Foto: Chuck Hantis
Frei Almir Guimarães
Continuamos nossa reflexão sobre o tema da pobreza que o Pai Francisco assumiu como ponto fundamental de seu seguimento de Cristo.
“Seu amor por mim
humilhou sua grandeza.
Ele se fez semelhante a mim
para que eu possa revestir-me dele.
Ao vê-lo não tive medo
porque ele é misericórdia para mim.
Assumiu a minha natureza
para que eu o compreenda,
assumiu o meu rosto
para que eu não me afaste dele.”
Texto judeu de um cristão do Séc.II
Para o Poverello, o despojamento das coisas e dos bens significa, paralelamente, ter apego profundo ao Senhor, que é rico para todos que o invocam (cf. Rm 10,12). Na medida em que mais e mais nos ligamos ao Senhor vivo, ressuscitado, presente perto de nós, na mesma medida nos distanciamos do que não seja Ele. O despojamento dos bens acontece quando o homem encontra o tesouro, a pérola preciosa capaz de satisfazer seus desejos. É a pobreza constitutiva da vocação do peregrino que vive o êxodo pascal rumo aos bens do Reino. Trata-se de dimensão essencial da itinerância franciscana.
Aos pobres, o Evangelho reserva a herança da glória. Por isso, a pobreza de Francisco é alegre. Acolhe um inestimável tesouro que permite relativizar todos os bens, sem desprezá-los. A alguém que havia manifestado o desejo de viver com ele, Francisco responde: “Se queres juntar-te aos pobres de Deus, distribui antes teus bens aos pobres” (2Cel 81).

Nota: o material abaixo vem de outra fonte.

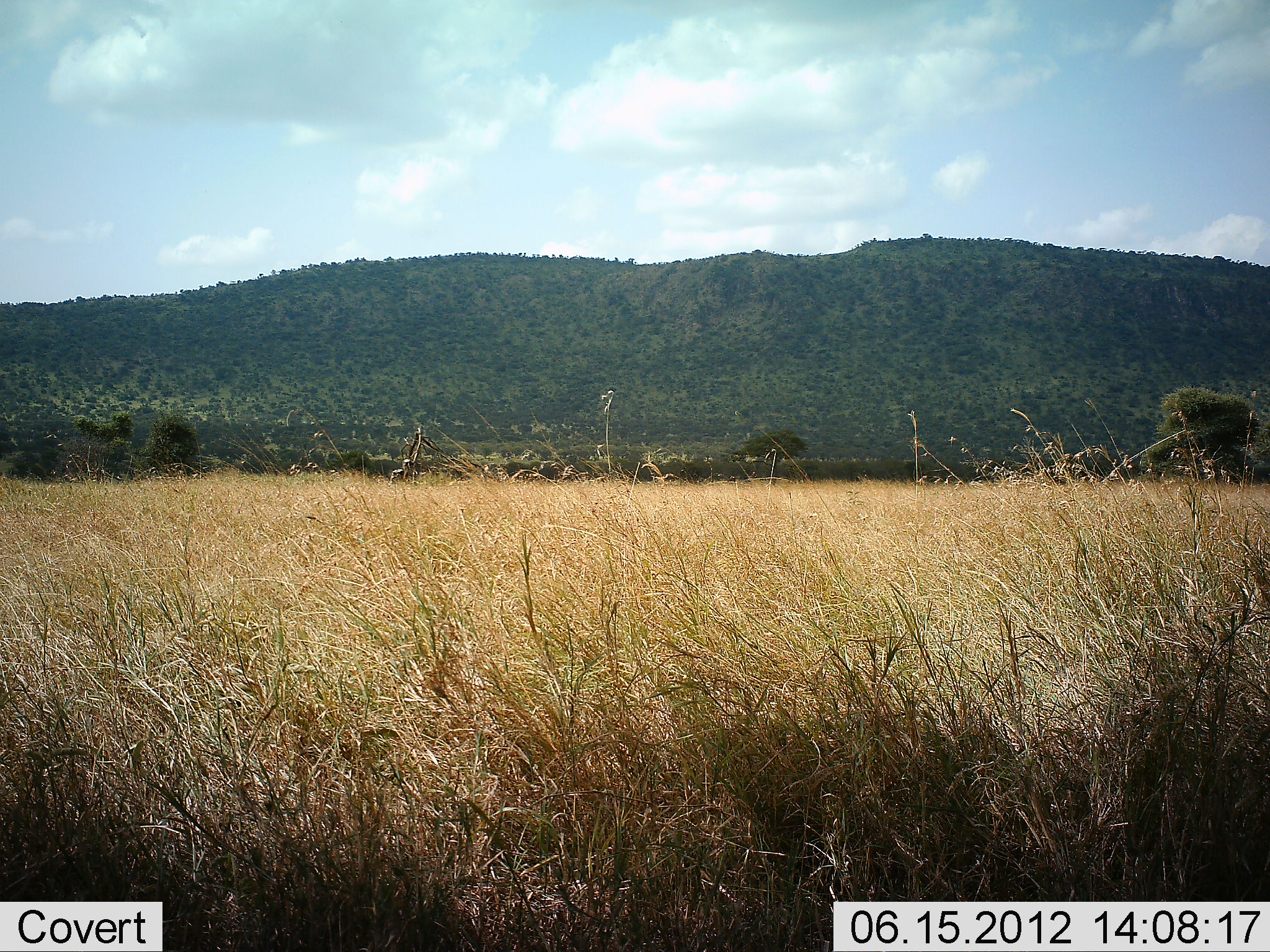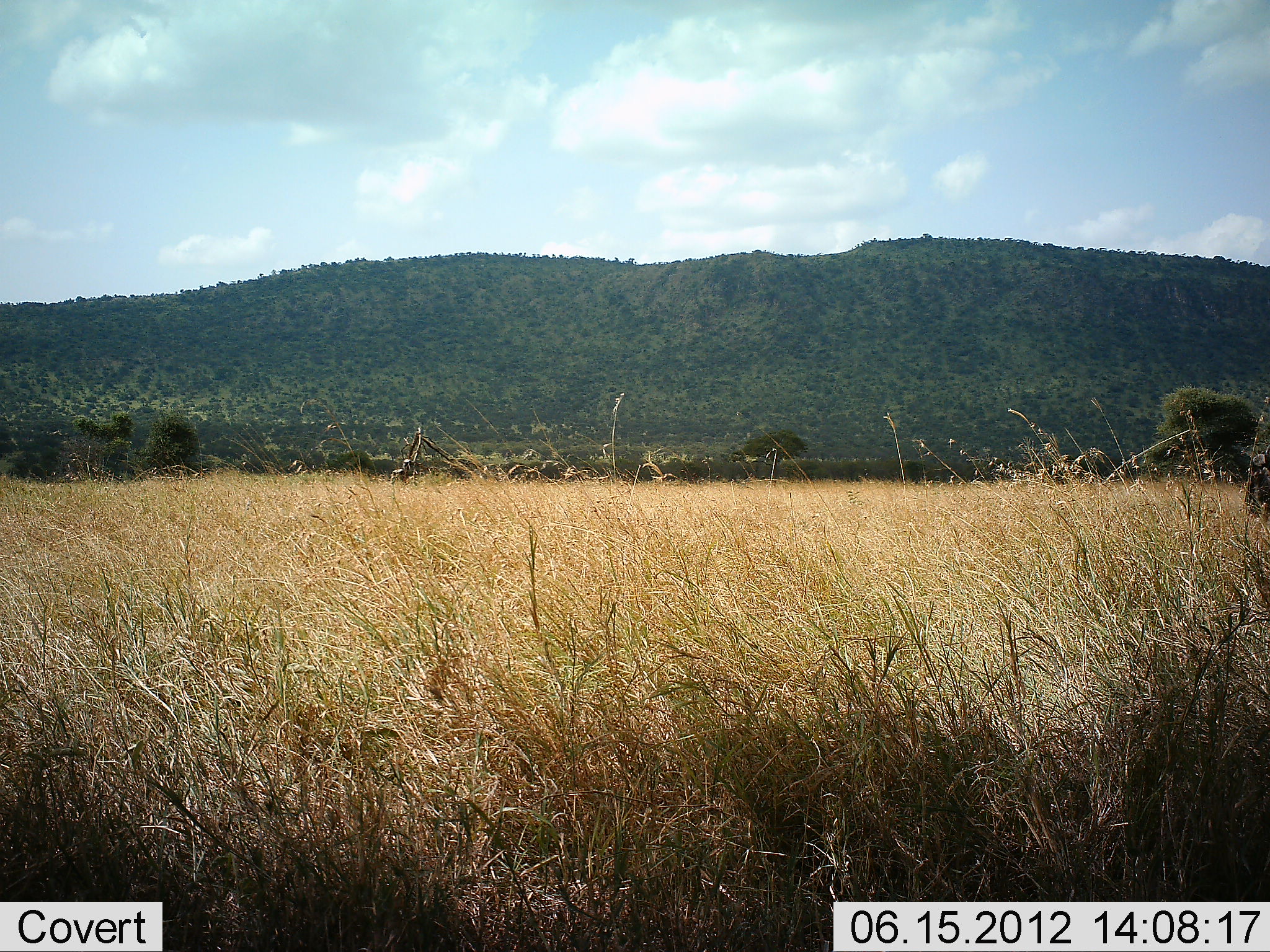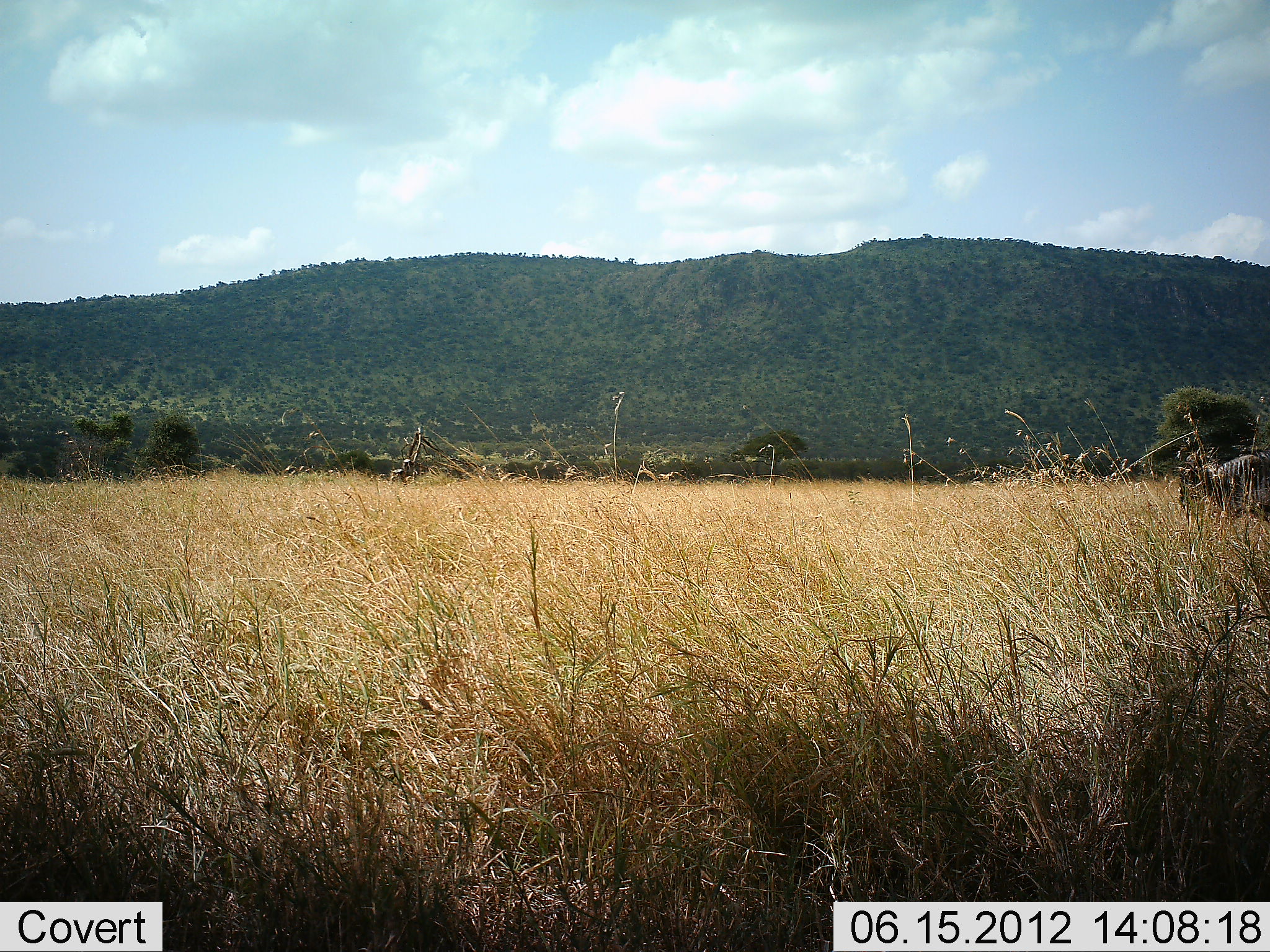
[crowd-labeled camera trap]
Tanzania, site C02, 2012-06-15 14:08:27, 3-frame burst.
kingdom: Animalia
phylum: Chordata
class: Mammalia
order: Artiodactyla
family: Bovidae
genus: Connochaetes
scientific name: Connochaetes taurinus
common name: blue wildebeest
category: wildebeest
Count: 1.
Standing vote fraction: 0%.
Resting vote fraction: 0%.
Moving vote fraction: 100%.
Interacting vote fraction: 0%.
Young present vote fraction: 0%.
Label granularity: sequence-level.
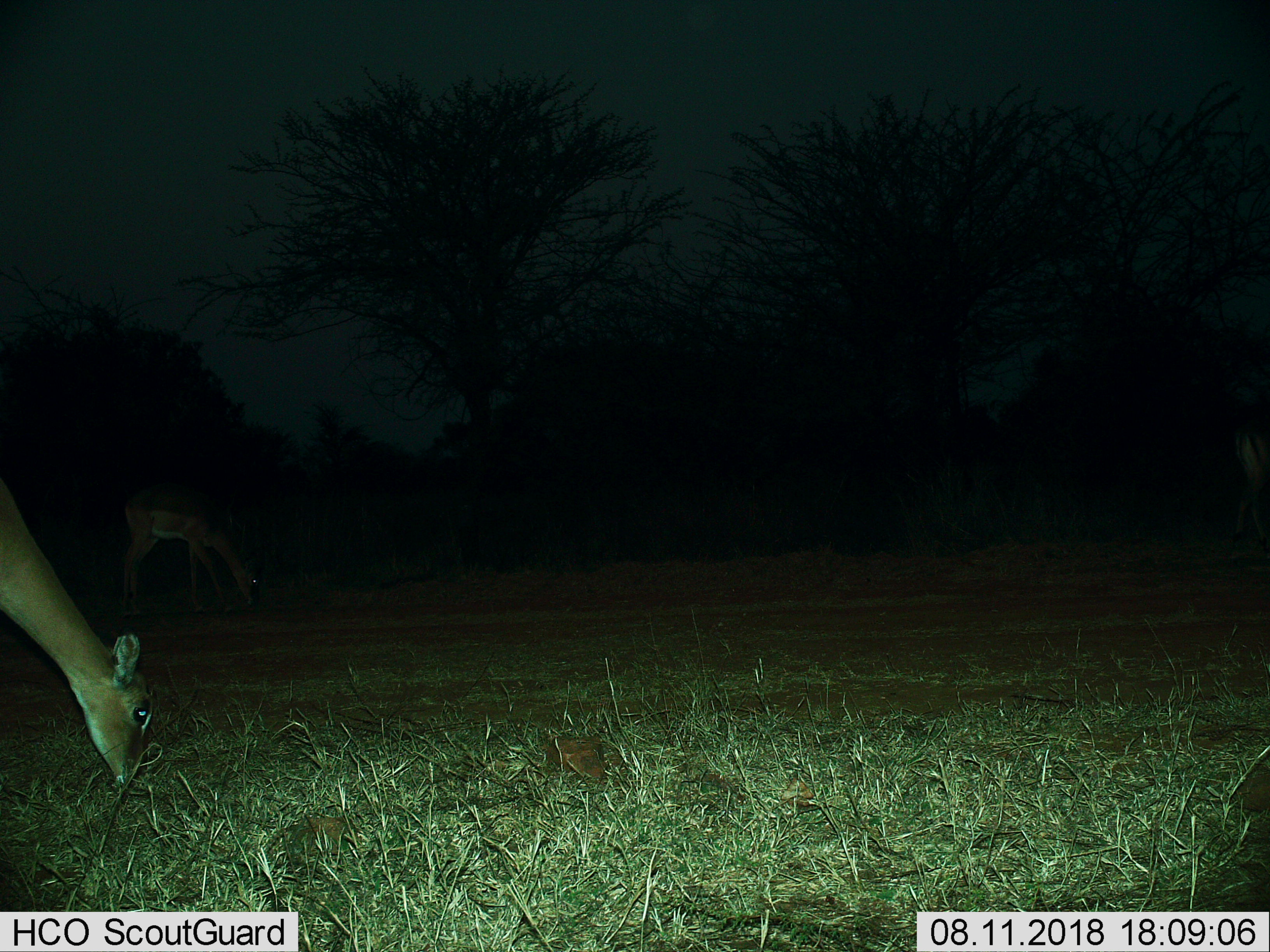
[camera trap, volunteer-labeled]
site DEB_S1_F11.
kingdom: Animalia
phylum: Chordata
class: Mammalia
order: Artiodactyla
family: Bovidae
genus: Aepyceros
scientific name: Aepyceros melampus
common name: impala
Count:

Sabe ele que somente aquele que tiver um coração de pobre, livre de tudo e de si mesmo, pode conseguir as riquezas de Deus. Um coração que se apega a bens corre risco de viver um fechamento interior. O homem do Evangelho deseja ter sempre desimpedidas as portas do interior para poder receber o Senhor. Ele e seus irmãos almejam que o desejo de Deus não venha a se extinguir por apegos. A pobreza sociológica não é a primeira em seus escritos, mas aquela que se define como desapropriação, pobreza espiritual.
A desapropriação de si, o despojamento do ego, é a forma de pobreza que volta sempre de novo em seus escritos. De nada se apropriar. Nada atribuir a si. Isto não apenas no plano material, mas no nível de capacidades intelectuais, morais e em termos de apostolado. Nada temos de próprio, a não ser nossos vícios e pecados. Tudo nos é dado para servir à glória de Deus e ao bem dos outros. Somos seres que acolhemos riquezas que precisam ser distribuídas. Nada de acumulações estéreis e esterelizantes.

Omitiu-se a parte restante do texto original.